Le projet de nouveau pavillon du Club de golf Murray Bay stagne. Ce dossier a connu plusieurs revers, mais il n’est pas enterré. «Toutes les options seront revues », a indiqué le directeur général Marc Villeneuve dans son bilan de la saison 2025. Le projet est estimé entre cinq et dix millions de dollars.
Ces options sont les suivantes : “«attendre le prochain programme d’aide financière pour les équipements sportifs du gouvernement du Québec. La seconde est de réaliser le projet avec un apport majeur du privé. La dernière option comporte un aspect locatif (hébergement) », a détaillé le directeur des opérations golf, Martin Guérin.
L’idée de l’hébergement comprendrait la vente de terrains pour construire des logements, a -t-on appris lors de l’assemblée générale annuelle tenue ce mercredi 22 juillet.
Déception
Les autorités du Club de golf Murray Bay n’ont pas caché leur déception à l’endroit de la Ville de La Malbaie, qui a refusé d’appuyer leur demande de partenariat afin de déposer une demande pour obtenir du financement dans le cadre d’un programme de Québec.
Héritage Murray Bay, l’organisme à but non lucratif créé pour piloter le projet de la nouvelle construction, avait besoin de l’appui de la Ville pour déposer sa demande. La Ville a répondu par la négative parce qu’en fin de compte elle se serait retrouvée à financer un privé ( le club est privé selon sa charte) et qu’elle ne peut pas le faire, a expliqué un intervenant au dossier.
«Ça nous a jetés par terre. Le partenariat proposé n’engageait pas la Ville. On comprend aussi qu’elle a déposé un projet dans ce même programme. On est déçus parce que le maire était très enthousiasme à l’annonce des festivités du 150e. Le maire est également préfet de la MRC de Charlevoix-Est qui appuie notre projet », a mentionné Claude Turcotte.
Une fois cette déception digérée, les dirigeants du Murray Bay devront encore travailler avec la Ville, peu importe le projet qu’elle réalisera.
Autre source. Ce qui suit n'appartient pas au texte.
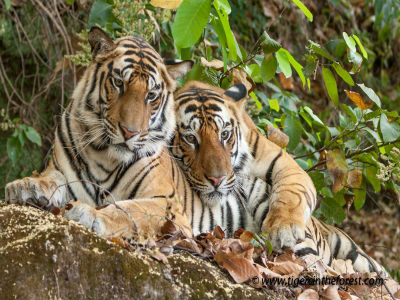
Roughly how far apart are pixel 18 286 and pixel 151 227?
904 millimetres

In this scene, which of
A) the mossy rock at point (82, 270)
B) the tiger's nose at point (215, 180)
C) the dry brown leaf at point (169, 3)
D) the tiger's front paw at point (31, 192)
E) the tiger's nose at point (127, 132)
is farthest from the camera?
the tiger's nose at point (215, 180)

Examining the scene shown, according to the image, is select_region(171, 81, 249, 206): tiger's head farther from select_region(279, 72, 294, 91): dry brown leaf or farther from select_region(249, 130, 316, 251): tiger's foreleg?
select_region(279, 72, 294, 91): dry brown leaf

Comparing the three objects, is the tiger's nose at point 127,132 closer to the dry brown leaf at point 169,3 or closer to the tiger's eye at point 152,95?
the tiger's eye at point 152,95

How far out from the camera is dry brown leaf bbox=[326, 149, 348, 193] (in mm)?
4129

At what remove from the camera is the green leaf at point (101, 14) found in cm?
417

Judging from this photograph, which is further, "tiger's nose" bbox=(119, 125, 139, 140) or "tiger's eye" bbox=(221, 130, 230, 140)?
"tiger's eye" bbox=(221, 130, 230, 140)

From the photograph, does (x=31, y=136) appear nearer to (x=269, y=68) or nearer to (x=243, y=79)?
(x=243, y=79)

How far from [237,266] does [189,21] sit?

Le club est assujetti à un Plan d’implantation et d’intégration architecturale (PIIA).
Allongé le parcours
Les autorités du club songent aussi à faire passer le terrain à 6000 verges. Le trou #8 deviendrait une normale 5 et le #11 une normale 4. «Une normale 70 est plus vendeur qu’une normale 68 », a indiqué Marc Villeneuve, qui croit que les perceptions laissent croire qu’il s’agit d’un parcours facile, même si ce n’est pas le cas.
Revenus à la hausse
Sur le plan financier, le club a bouclé sa saison 2025 avec une hausse des revenus d’environ 80 000$ pour atteindre 1 242 000$. Les dépenses ont légèrement augmenté pour s’élever à 1,1M$.
Un surplus au niveau des opérations est enregistré, mais il devient un maigre déficit de 7 500$, une fois les autres charges de 148 000$, lesquelles sont composées d’honoraires professionnels et frais d’intérêt et de banque, entre autres, sont appliquées.
Même si la température n’a pas été très clémente pour le début de la présente saison, le Murray Bay a presque fait autant de revenus de l’ouverture jusqu’au 30 juin qu’à pareille date lors de sa saison exceptionnelle de 2024 avec 581 000$.
Deux anciens membres du conseil d’administration effectuent un retour. Il s’agit de Bertrand Beaumont et de Martin Dassylva. Claude Turcotte demeure président.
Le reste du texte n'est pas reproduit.